__Given passage__:
══════
These days, consumers may pay a lot of attention to the ways in which they face potential problems related to identity theft, such as credit card fraud or someone gaining access to their personal information. However, experts say medical identity theft is just as big a problem.
Because more medical data is now being stored electronically as hospitals scramble to keep up with new federal requirements, there is a far greater risk that consumers will be exposed to data breaches and, consequently, the potential for medical identity theft, according to a new study from the Ponemon Institute. For instance, 94 percent of hospitals surveyed suffered at least a small data breach in the past two years, typically exposing medical files, billing information and insurance records.
If extrapolated out to the overall health care industry, the damages from these incidents could cost as much as $8.67 billion this year, and that number is up from the one seen in 2011, the report said. The average breach cost health care providers $1.2 million to remediate.
“Health care organizations face many challenges in their efforts to reduce data breaches,” said Larry Ponemon, chairman and founder, Ponemon Institute. “This is due in part to the recent explosion of employee-owned mobile devices in the workplace and the use of cloud computing services. In fact, many organizations admit they are not confident they can make certain these devices are secure and that patient data in the cloud is properly protected. Overall, most organizations surveyed say they have insufficient resources to prevent and detect data breaches.”
══════
__Collected data entries__:
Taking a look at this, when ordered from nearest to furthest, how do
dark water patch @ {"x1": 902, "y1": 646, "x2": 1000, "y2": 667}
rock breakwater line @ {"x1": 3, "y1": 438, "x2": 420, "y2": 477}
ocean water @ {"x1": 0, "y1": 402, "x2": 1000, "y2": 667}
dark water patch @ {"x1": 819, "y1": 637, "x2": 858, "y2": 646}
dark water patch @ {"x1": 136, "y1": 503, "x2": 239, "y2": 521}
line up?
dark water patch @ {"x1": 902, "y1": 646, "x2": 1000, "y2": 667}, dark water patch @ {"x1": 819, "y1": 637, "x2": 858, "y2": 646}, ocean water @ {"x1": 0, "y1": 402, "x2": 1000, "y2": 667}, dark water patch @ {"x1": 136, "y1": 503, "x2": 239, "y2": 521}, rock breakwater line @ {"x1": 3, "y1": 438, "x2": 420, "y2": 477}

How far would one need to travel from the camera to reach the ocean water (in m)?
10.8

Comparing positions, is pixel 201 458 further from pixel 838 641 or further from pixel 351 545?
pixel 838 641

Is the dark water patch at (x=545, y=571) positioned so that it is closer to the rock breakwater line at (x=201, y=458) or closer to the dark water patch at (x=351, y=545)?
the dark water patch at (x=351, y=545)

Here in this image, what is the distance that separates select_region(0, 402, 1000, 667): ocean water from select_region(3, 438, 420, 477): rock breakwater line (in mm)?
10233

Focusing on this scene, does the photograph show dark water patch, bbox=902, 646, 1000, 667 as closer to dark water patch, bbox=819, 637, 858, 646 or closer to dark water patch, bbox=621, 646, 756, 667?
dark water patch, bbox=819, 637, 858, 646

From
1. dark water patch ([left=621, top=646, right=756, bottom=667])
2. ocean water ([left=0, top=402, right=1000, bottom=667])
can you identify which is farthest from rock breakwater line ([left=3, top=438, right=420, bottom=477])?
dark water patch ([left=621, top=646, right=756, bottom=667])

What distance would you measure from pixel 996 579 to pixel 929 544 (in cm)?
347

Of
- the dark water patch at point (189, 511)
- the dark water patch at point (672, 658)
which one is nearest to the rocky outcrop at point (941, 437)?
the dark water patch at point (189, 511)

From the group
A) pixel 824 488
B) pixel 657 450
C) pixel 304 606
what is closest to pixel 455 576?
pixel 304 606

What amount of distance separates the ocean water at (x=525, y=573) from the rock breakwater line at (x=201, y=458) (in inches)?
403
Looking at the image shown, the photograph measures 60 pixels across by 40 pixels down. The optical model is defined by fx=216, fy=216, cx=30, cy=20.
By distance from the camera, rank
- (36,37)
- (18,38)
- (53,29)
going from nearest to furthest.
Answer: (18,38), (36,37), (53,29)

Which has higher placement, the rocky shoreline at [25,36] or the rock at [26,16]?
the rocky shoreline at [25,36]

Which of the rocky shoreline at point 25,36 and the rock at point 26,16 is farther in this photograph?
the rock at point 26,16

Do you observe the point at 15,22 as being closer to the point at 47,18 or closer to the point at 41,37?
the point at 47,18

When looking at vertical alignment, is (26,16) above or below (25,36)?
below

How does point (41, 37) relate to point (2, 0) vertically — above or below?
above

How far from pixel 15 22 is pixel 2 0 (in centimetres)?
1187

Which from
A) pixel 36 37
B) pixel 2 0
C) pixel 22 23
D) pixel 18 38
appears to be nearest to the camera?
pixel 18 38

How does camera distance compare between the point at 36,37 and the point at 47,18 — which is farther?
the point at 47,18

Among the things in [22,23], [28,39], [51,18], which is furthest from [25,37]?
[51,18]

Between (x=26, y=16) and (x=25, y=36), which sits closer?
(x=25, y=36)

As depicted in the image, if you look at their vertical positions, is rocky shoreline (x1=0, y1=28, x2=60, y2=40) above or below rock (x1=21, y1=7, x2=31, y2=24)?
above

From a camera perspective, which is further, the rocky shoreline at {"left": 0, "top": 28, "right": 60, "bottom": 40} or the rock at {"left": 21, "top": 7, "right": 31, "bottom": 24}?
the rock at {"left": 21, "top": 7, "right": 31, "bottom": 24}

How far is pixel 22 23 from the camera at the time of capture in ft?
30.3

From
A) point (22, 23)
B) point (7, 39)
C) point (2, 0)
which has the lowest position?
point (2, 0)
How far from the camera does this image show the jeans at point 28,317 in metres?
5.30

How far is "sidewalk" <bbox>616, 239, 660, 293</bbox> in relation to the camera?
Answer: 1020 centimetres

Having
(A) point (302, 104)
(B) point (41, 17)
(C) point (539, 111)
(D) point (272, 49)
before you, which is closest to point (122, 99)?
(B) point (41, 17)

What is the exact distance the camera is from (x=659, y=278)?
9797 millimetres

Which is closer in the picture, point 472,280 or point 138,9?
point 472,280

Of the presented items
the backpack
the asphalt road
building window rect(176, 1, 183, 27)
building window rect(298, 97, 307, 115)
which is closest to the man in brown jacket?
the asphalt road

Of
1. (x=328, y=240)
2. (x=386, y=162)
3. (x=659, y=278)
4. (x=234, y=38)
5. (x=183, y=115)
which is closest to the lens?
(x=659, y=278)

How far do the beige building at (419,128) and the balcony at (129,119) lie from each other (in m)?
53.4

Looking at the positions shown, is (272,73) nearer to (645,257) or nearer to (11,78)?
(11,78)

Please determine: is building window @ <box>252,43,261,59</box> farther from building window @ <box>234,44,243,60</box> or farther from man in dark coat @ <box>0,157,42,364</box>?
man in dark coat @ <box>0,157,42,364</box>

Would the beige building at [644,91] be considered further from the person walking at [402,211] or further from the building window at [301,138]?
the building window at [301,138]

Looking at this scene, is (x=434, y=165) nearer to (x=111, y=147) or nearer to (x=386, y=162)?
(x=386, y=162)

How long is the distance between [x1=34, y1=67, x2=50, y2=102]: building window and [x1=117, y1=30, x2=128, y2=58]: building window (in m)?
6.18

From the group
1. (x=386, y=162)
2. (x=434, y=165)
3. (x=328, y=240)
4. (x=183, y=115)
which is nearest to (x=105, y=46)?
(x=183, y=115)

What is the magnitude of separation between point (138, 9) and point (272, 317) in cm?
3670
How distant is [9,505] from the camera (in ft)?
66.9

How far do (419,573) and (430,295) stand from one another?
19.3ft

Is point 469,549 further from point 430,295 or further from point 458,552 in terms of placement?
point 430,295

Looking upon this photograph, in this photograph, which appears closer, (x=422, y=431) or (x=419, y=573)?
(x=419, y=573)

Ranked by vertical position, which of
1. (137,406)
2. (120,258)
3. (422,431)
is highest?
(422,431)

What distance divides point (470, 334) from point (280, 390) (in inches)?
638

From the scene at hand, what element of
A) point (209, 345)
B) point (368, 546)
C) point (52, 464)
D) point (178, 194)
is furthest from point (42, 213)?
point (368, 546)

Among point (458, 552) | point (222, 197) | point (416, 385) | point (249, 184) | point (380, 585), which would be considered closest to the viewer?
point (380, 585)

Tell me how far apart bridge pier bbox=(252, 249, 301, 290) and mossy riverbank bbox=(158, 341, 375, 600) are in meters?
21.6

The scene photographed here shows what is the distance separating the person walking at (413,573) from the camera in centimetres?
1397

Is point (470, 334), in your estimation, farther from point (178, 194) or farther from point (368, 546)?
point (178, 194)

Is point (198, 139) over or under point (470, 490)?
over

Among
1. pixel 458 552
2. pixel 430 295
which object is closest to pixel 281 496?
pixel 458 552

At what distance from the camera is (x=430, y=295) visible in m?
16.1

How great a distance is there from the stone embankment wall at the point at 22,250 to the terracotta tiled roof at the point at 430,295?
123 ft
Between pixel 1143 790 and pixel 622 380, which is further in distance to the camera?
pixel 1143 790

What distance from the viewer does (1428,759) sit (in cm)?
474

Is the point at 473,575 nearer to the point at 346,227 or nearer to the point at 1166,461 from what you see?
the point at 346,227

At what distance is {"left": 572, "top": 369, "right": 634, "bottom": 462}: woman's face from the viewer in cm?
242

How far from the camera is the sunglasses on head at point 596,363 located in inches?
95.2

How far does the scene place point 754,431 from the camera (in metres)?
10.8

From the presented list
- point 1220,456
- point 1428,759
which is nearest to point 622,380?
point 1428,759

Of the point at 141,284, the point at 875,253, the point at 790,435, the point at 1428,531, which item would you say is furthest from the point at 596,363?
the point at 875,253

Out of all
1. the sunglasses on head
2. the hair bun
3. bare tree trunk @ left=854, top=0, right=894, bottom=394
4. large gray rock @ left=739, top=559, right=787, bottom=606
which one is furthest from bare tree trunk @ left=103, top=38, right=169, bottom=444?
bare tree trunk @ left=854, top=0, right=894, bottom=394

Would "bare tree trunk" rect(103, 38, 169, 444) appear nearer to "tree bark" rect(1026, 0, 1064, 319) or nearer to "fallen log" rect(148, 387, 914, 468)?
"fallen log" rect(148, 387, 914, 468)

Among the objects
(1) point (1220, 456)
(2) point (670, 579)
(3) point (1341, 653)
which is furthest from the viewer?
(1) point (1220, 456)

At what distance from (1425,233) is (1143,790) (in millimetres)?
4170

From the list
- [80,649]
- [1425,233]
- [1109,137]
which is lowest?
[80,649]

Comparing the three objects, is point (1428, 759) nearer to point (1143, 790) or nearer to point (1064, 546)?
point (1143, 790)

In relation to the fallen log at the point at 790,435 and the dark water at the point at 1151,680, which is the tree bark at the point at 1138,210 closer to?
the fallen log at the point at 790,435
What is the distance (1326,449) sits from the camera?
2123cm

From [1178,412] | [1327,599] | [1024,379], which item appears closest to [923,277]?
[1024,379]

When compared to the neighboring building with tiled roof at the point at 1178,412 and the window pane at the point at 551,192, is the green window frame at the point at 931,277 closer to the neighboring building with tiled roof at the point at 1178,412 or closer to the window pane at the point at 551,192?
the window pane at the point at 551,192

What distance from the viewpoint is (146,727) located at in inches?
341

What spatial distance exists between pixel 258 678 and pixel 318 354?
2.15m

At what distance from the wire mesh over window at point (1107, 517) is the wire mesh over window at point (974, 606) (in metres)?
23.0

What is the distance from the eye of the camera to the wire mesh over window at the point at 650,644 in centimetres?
══════
According to the text about medical identity theft, what percentage of the hospitals surveyed suffered at least a small data breach in the past two years? The records have no connection to the text about medical identity theft.

__Exercise answer__: 94 percent